- Location: Belknap County, New Hampshire
- Coordinates: 43°34′34″N 71°27′33″W﻿ / ﻿43.57611°N 71.45917°W
- Primary inflows: Lake Winnipesaukee
- Primary outflows: Winnipesaukee River
- Basin countries: United States
- Max. length: 4.5 mi (7.2 km)
- Max. width: 0.8 mi (1.3 km)
- Surface area: 1,227 acres (4.97 km^{2})
- Average depth: 23 ft (7.0 m)
- Max. depth: 80 ft (24 m)
- Surface elevation: 504 ft (154 m)
- Islands: Plummer Island; Big Island; Little Island
- Settlements: Laconia: Weirs Beach, Lakeport

= Paugus Bay =

Lake of the United States of America

Paugus Bay is a 1227 acre water body located in Belknap County in the Lakes Region of central New Hampshire, United States, in the city of Laconia.
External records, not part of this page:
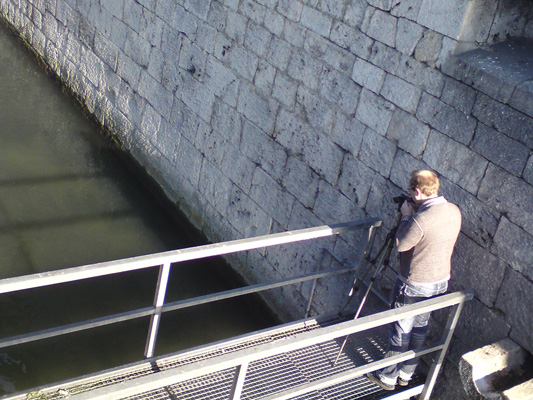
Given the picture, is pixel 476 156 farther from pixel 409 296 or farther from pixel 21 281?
pixel 21 281

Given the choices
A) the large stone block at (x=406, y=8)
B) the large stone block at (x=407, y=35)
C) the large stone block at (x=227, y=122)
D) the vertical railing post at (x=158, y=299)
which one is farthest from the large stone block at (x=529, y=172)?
the large stone block at (x=227, y=122)

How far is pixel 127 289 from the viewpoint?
577cm

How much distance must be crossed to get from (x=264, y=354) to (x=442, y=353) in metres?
1.50

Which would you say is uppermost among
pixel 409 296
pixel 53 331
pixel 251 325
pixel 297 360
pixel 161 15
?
pixel 161 15

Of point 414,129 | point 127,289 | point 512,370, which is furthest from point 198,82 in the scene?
point 512,370

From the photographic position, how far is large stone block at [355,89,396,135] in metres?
4.39

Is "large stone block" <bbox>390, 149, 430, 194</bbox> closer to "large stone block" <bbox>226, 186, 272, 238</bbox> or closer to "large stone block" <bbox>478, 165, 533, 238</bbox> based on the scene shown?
"large stone block" <bbox>478, 165, 533, 238</bbox>

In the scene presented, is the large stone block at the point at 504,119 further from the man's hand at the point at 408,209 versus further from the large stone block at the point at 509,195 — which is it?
the man's hand at the point at 408,209

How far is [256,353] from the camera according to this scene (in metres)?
2.89

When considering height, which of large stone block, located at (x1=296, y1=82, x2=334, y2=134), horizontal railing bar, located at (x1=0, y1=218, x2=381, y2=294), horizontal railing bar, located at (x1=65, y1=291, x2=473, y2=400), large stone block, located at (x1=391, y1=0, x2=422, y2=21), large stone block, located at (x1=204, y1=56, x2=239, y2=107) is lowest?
horizontal railing bar, located at (x1=65, y1=291, x2=473, y2=400)

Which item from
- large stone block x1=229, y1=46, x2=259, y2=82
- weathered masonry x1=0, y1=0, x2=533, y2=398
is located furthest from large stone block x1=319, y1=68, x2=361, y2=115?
large stone block x1=229, y1=46, x2=259, y2=82

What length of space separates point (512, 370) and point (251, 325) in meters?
2.57

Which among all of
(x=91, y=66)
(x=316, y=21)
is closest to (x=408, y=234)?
(x=316, y=21)

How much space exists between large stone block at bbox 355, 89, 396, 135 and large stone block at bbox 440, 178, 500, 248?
0.62 metres
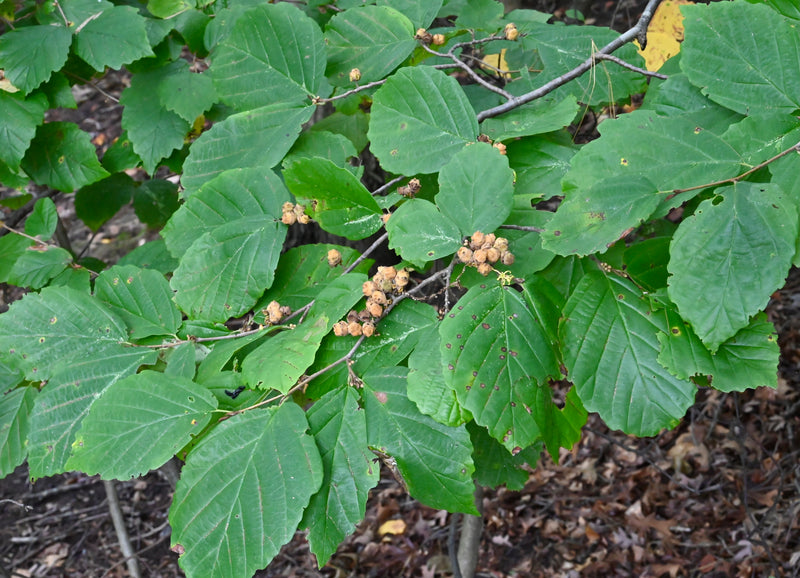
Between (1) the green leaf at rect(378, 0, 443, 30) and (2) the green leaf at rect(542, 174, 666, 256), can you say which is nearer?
(2) the green leaf at rect(542, 174, 666, 256)

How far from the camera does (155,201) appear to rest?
7.95 ft

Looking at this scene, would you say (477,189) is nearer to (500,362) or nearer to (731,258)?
(500,362)

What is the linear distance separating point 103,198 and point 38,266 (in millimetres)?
659

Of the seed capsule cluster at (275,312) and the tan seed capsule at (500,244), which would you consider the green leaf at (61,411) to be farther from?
the tan seed capsule at (500,244)

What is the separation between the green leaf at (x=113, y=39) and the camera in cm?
171

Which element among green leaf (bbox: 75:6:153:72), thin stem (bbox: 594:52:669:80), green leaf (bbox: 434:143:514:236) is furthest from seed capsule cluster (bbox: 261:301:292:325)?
green leaf (bbox: 75:6:153:72)

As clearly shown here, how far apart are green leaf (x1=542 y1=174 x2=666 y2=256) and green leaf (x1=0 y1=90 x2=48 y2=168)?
1473mm

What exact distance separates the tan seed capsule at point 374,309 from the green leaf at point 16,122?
3.99 feet

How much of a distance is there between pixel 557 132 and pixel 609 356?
48cm

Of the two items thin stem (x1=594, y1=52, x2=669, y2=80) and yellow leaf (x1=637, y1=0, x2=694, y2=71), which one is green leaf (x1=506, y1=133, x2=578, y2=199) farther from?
yellow leaf (x1=637, y1=0, x2=694, y2=71)

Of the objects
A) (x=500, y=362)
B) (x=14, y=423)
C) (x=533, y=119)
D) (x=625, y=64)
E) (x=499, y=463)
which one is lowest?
(x=499, y=463)

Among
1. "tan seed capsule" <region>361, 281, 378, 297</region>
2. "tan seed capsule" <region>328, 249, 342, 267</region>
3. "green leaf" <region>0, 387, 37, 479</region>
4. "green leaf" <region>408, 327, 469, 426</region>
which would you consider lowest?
"green leaf" <region>0, 387, 37, 479</region>

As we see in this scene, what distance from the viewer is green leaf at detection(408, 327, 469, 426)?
1.03 meters

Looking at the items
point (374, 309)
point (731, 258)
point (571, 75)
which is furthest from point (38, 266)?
point (731, 258)
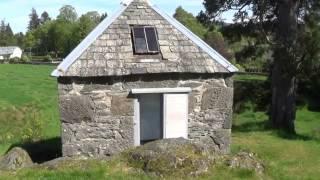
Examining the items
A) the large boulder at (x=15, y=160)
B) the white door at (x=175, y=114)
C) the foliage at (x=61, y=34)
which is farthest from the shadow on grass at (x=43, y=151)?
the foliage at (x=61, y=34)

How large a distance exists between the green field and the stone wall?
2.41 metres

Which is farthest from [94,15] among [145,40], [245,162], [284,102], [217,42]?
[245,162]

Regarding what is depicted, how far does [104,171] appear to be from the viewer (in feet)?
35.6

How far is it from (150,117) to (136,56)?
1.86m

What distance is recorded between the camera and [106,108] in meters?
14.7

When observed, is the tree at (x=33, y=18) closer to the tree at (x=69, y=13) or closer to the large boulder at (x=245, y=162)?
the tree at (x=69, y=13)

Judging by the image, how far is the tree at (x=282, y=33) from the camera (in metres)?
21.6

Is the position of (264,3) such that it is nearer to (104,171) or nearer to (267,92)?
(267,92)

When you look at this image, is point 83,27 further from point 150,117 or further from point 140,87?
point 140,87

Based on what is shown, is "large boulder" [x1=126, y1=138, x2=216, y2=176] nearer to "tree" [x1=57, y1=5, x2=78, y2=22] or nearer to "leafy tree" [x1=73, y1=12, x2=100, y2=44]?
"leafy tree" [x1=73, y1=12, x2=100, y2=44]

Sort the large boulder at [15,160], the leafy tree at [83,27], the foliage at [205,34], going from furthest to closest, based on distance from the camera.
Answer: the leafy tree at [83,27] → the foliage at [205,34] → the large boulder at [15,160]

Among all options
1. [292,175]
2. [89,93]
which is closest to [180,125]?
[89,93]

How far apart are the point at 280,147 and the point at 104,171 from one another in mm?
8535

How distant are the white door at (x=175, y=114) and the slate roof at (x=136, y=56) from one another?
82 cm
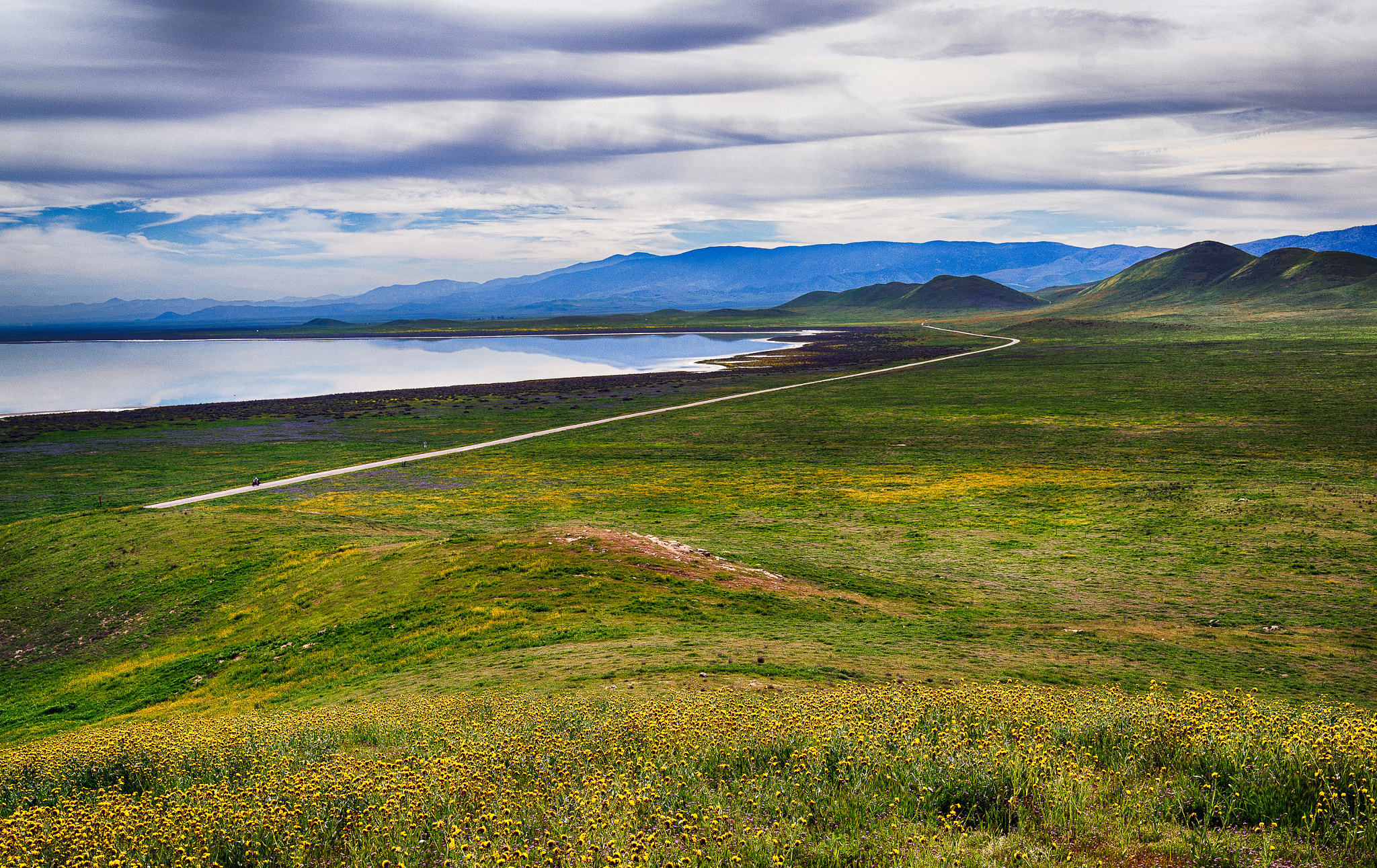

A short channel at its north end connects it with Lake Winnipesaukee in the village of Weirs Beach, and a dam on its southern end separates it from Opechee Bay in the village of Lakeport. The bay is named after Chief Paugus, who fought in the Battle of Pequawket during Dummer's War. The 19th-century construction of the dam in Lakeport raised the elevation of Paugus Bay to that of Lake Winnipesaukee. Water flowing out of Paugus Bay travels down the Winnipesaukee River to the Merrimack River.

The bay is classified as a cold- and warmwater fishery, with observed species including brook trout, rainbow trout, lake trout, land-locked salmon, lake whitefish, smallmouth and largemouth bass, chain pickerel, white perch, black crappie, bluegill, and horned pout.